Crédit: Getty Images

Christian a voulu se comporter comme un grand frère avec Bobby, mais Bobby n'avait pas besoin de grand frère
Le pivot des Blue Devils reproduit ce qu'il a vécu jusqu'à l'adolescence. Son grand frère, Chris, lui en a fait baver. "J'étais dur avec lui, avoue l'ainé dans I Hate Christian Laettner. Je me moquais de lui, je le chambrais, je le tapais parfois aussi. T'as des bleus ? Si tu le dis à maman, je frapperai plus fort la prochaine fois." "Il avait quatre ans de plus que moi et, quand on faisait du sport, il me battait toujours, expliquait de son côté Christian à son arrivé en NBA en 1992. Je pleurais, et il se foutait de moi. Je l'ai détesté pour m'avoir fait pleurer tant de fois, mais il m'a inculqué la haine de la défaite, ce qui, dans mon métier, est une qualité."

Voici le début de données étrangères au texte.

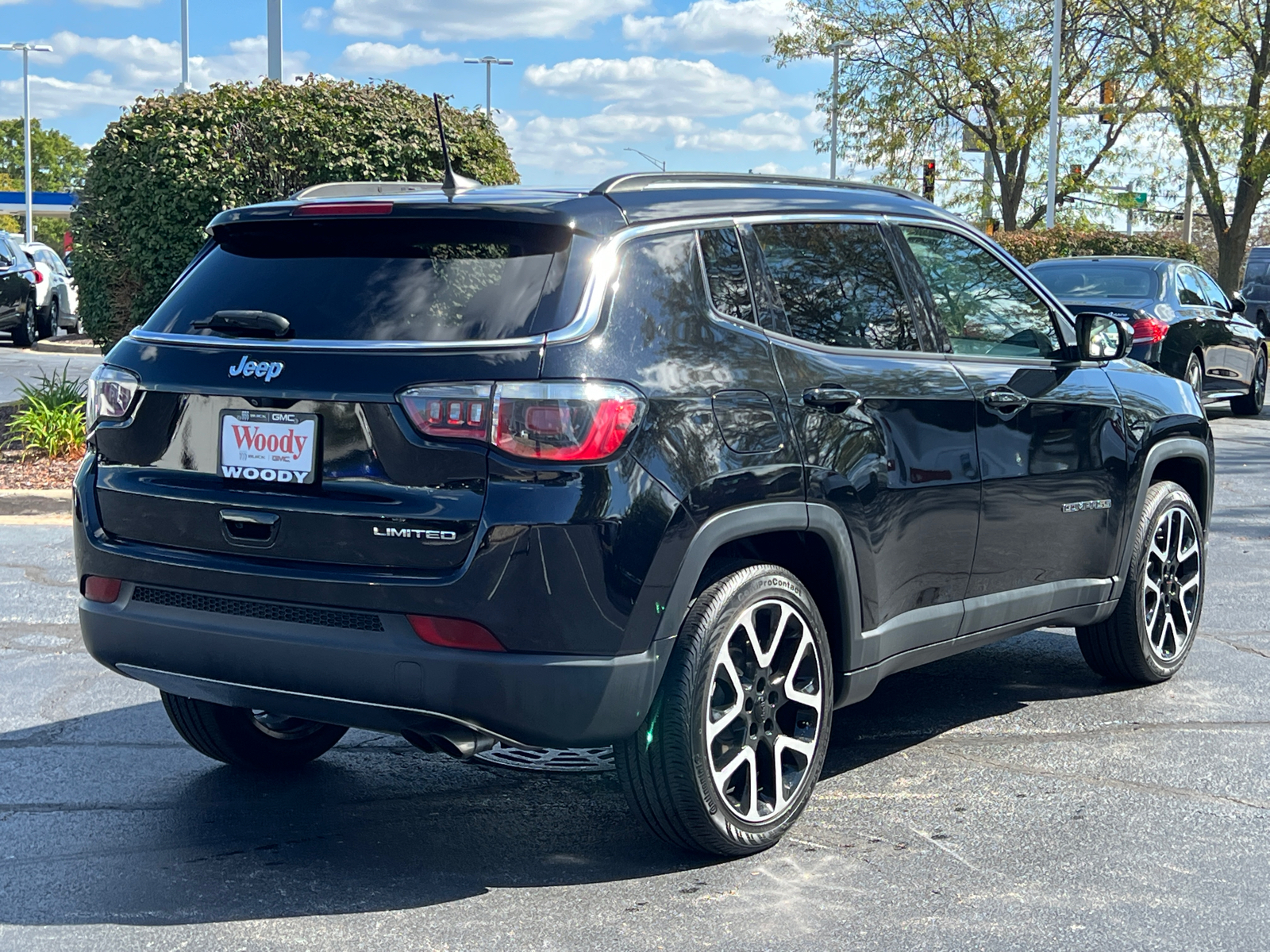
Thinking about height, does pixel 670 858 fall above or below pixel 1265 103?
below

A Duke, et en particulier avec Bobby Hurley, qu'il juge trop "soft", Laettner duplique ce schéma. "Christian a voulu se comporter comme un grand frère avec Bobby, mais Bobby n'avait pas besoin de grand frère", glisse Krzyzewski. Depuis, le numéro 32 a mis de l'eau dans son vitriol. Dans un entretien accordé à Esquire en 2015, il esquissait le début d'un mea culpa : "Il y a des fois où je suis allé trop loin. J'avais vingt ans et une vision restrictive des choses. Mais il faut se souvenir qu'avant notre génération, Duke et Coach K trainaient une réputation de losers. Alors, oui, j'ai parfois franchi les limites, mais je voulais juste pousser mes coéquipiers."

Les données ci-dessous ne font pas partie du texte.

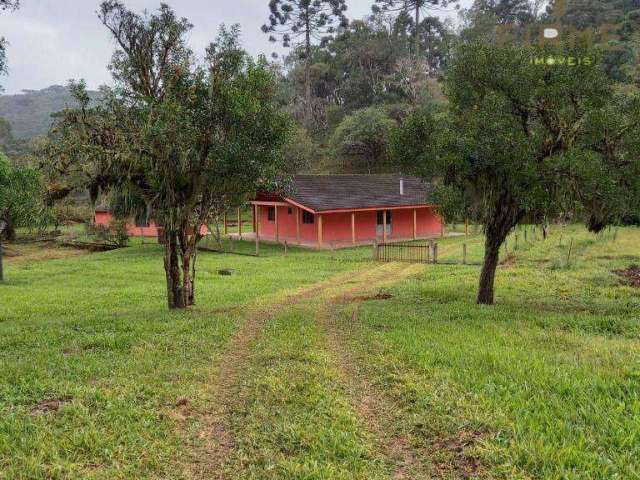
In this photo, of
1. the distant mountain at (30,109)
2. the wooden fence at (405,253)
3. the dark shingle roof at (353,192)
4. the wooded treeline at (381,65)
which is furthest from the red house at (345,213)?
the distant mountain at (30,109)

Malgré tout, ce rapport conflictuel ne nuira jamais au rendement de l'équipe. Au contraire. "La victoire efface tout, assure Laettner. En 1991, lors de notre premier titre, le premier à me sauter dans les bras et à me dire 'je t'aime', ce fut Bobby."

Fausses étiquettes et rumeurs

Christian Laettner possède un atout inestimable : sa totale imperméabilité à l'opinion des autres. D'où ce côté inébranlable face à l'animosité qui accompagnera chacune de ses sorties. Sa force, c'est de s'en foutre. Il était à prendre ou à laisser. Rory Karpf est le réalisateur du documentaire I Hate Christian Laettner. Ce qui le frappe le plus chez le personnage, c'est justement cette aptitude à l'indifférence : "le truc, avec Christian, c'est qu'il se moque complètement de ce que vous pouvez penser de lui."
Alors jamais il ne prendra la peine de s'expliquer ou de se justifier, y compris face aux rumeurs. Celle qui, par exemple, lui colle une étiquette de privilégié. Fac privée, prestigieuse, très majoritairement blanche et élitiste, Duke est considérée comme un temple des gosses de riches.
Devenu l'emblème de l'université basée en Caroline du Nord, Laettner incarne donc aussi son image. A tort. "Il était probablement le gamin le plus pauvre de cette école", rappelle Gene Wojciechowski. "Beaucoup pensent que je suis né avec une cuillère d'argent dans la bouche, sourit la star, fataliste. Mais la perception diffère parfois de la réalité. Mes parents venaient de la classe moyenne inférieure. Ils travaillaient dur." Sans une bourse, reçue grâce à ses dons au basket, jamais Laettner n'aurait pu intégrer une fac telle que Duke.
Mais jamais il ne cherchera à tordre le cou à cette image. Pas plus qu'à la rumeur qui lui prêtera une relation avec son coéquipier Brian Davis, dont il est très proche. Elle va enfler, jusqu'à prendre une proportion nationale. Rumeur née sous la plume de Curry Kirkpatrick, un journaliste de Sports Illustrated. A l'été 1991, lors d'une discussion avec les deux joueurs de Duke, Kirkpatrick demande à Laettner : "tu fais quoi, cet été ?" "Oh, j'ai juste envie de rester là, avec Brian", répond la star. Il regarde Davis et les deux hommes éclatent de rire. "C'était juste une blague, mais il a sorti ça de son contexte et tout le monde a cru que nous étions ensemble", a-t-il raconté au magazine GQ il y a deux ans.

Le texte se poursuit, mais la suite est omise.